One way to address this would be to replace the addition with an xor, so that bit changes don't propagate upwards. This would make it like a simplified buzzhash. However, this would further weaken the hash, and Gear is already very weak.
The number of bits in the Gear rollsum directly limits how many bytes are included in the sliding window. Reducing the number of bits from 32 to 31 directly reduces the sliding window size. The Gear rollsum is already a not particularly strong rollsum, so this could matter. In languages that don't have uint32 types this might be unavoidable, but copying this in languages without that limitation is unnecessarily limiting the rollsum strength.

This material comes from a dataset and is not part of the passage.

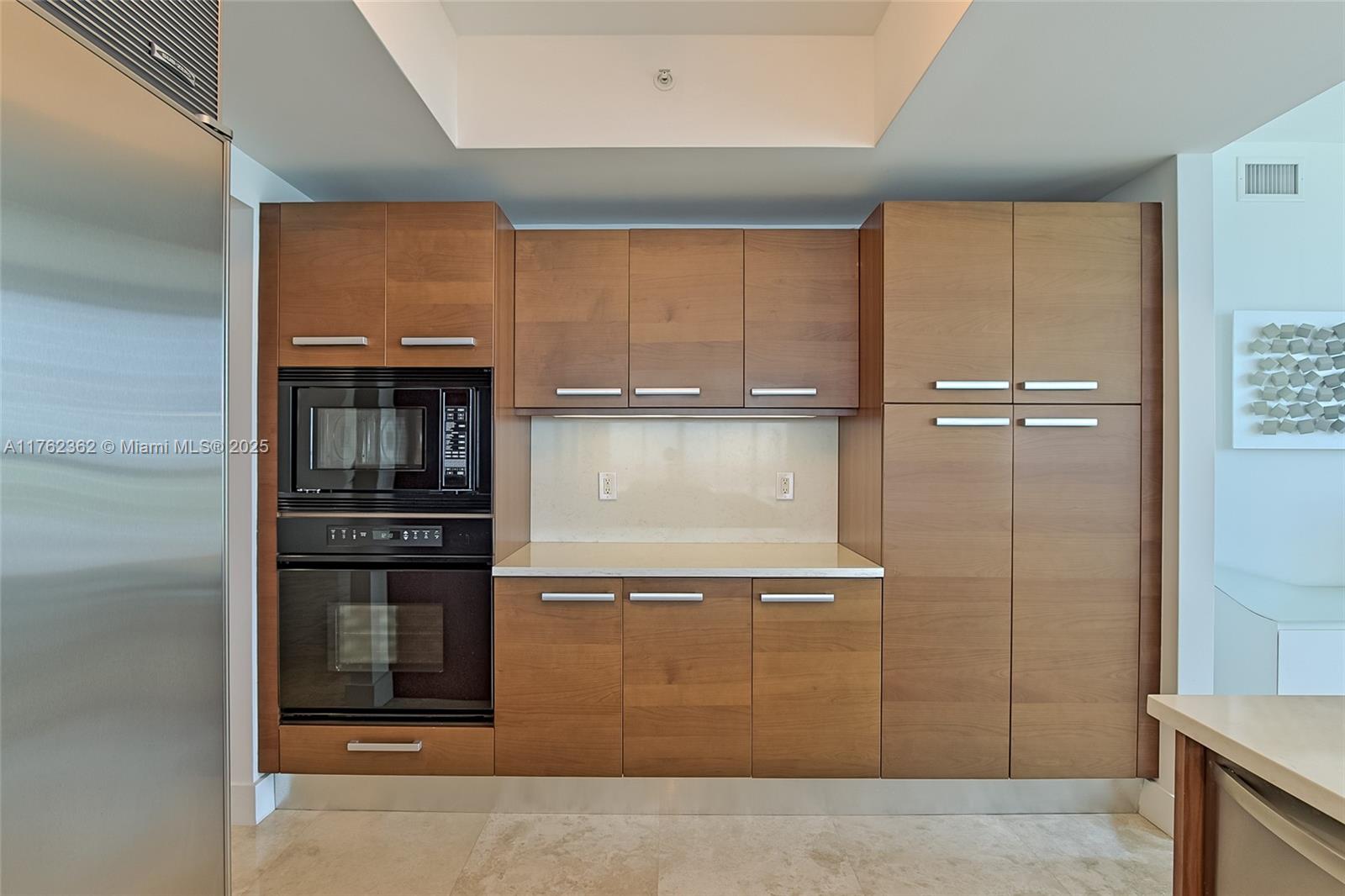 DIPLOMAT OCEANFRONT RESID - Residential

This implementation has been widely copied by other implementations, so this problem affects at least the following implementations as well;
For the record, FastCDC's zero-padding solution when using a left-shift is also IMHO sub-optimal. We know that the most significant bits include the most information about the past 32 bytes, so the best solution is simply use the N most significant bits for a 2^N expected size. This can be done with a mask to check the upper bits are zero as in the FastCDC paper like this;
MASK = (-1 << (32-N))
if (!(hash & MASK))
<it's a chunk boundary>
But a shift-right is probably just as fast and an even simpler way to do the same thing;
SHIFT = 32 - N
if !(hash >> SHIFT):
<it's a chunk boundary>
However, just as fast but even more flexible is to check if the hash value is smaller than a threshold. This allows arbitrary expected size values, not just powers-of-2. It uses all the bits in the hash and treats the most significant bits as most important. This matches nicely with the characteristics of the Gear rollsum;
THRESHOLD = 2^32 / tgt_size
if (hash < THRESHOLD):
<it's a chunk boundary>
Note the above suggestions assume uint32 support. They will need obvious modifications if using a 31 bit hash.